- _TEXTO CITADO_
"""

Ese primer año el gobierno, con Bernardo Grinspun como ministro de Economía,
ofreció resistencia a la banca. Intentó, en vano, formar un club de deudores en
la región y conseguir el apoyo de Europa. El resultado fue el apartamiento de
Grinspun del gabinete por “recomendación” del FMI. La asunción de Juan Vital
Sourrouille en 1985 implicó un cambio de postura frente al tema de la deuda, ya
que el Plan Austral planteaba hacer el “ajuste positivo”: crecer y pagar.
Pero
lamentablemente con buena voluntad no bastaba. “Los dólares disponibles no
permitían crecer. En 1987 se utilizó todo lo disponible para pagar la deuda y
ya en 1988 tuvimos que dejar de pagar los intereses porque no había con qué. El
Fondo refinanciaba las deudas a cuentagotas y no tenía la capacidad de fuego,
como tiene ahora, para hacer un rescate, porque en una situación similar
estaban Brasil y México. A cambio del fondeo, exigía más ajuste, una fórmula
que se volvió un clásico”, recuerda el economista Roberto Frenkel, quien formó
parte del equipo del Plan Austral.
La sangría de
recursos que exigía el pago de la deuda externa dejó al gobierno de rodillas
frente al FMI, al tiempo que el cinturón fiscal junto a la escasez de divisas
le impedían al debilitado Estado impulsar el crecimiento. Por eso debió dejar
la búsqueda de la expansión económica en manos de los “capitanes de la
industria”, quienes le respondieron a Alfonsín con el bolsillo y agudizaron su
sometimiento. El resultado, en una economía muy deteriorada, fue una crisis
interna casi permanente, que estalló en las dos hiperinflaciones que le
abrieron el paso a la profundización del esquema de valorización financiera en
los 90.

"""

- _SECCIÓN DE DATOS_
"""

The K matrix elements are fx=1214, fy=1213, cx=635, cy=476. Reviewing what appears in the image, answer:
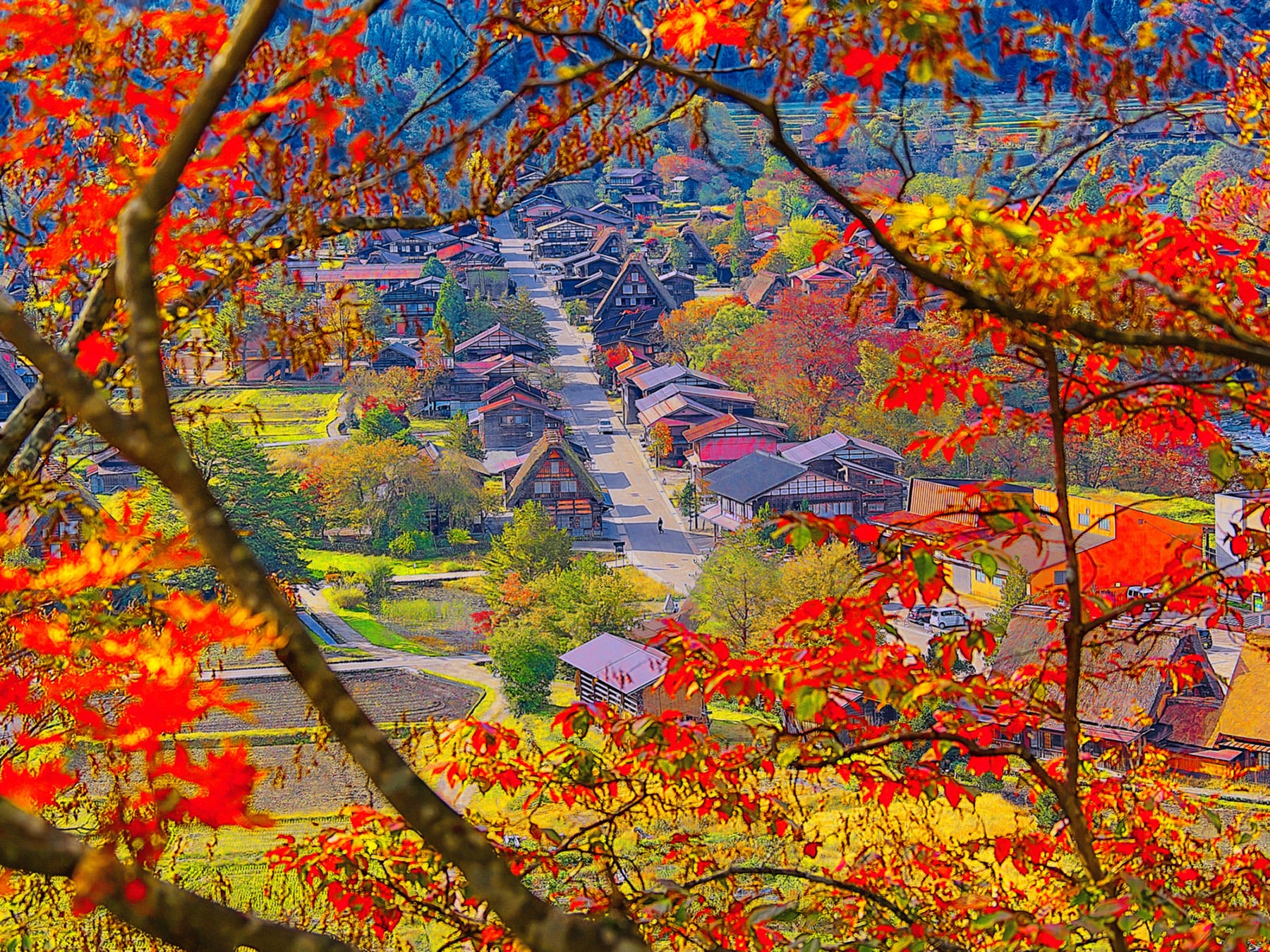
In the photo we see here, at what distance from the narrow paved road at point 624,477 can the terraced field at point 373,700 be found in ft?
11.1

"""

- _TAREA ESCRITA 1_
Enumera todas las personas que el texto citado menciona por su nombre.
- _TAREA ESCRITA 2_
Devuelve sin cambios el fragmento del texto citado que empieza en las palabras "Ese primer año" y termina después de "crecer y pagar.".
Para esto no se necesita el listado.

- _RESPUESTA COMPLETA 1_
- Bernardo Grinspun
- Juan Vital Sourrouille
- Roberto Frenkel
- Alfonsín

- _RESPUESTA COMPLETA 2_
Ese primer año el gobierno, con Bernardo Grinspun como ministro de Economía,
ofreció resistencia a la banca. Intentó, en vano, formar un club de deudores en
la región y conseguir el apoyo de Europa. El resultado fue el apartamiento de
Grinspun del gabinete por “recomendación” del FMI. La asunción de Juan Vital
Sourrouille en 1985 implicó un cambio de postura frente al tema de la deuda, ya
que el Plan Austral planteaba hacer el “ajuste positivo”: crecer y pagar.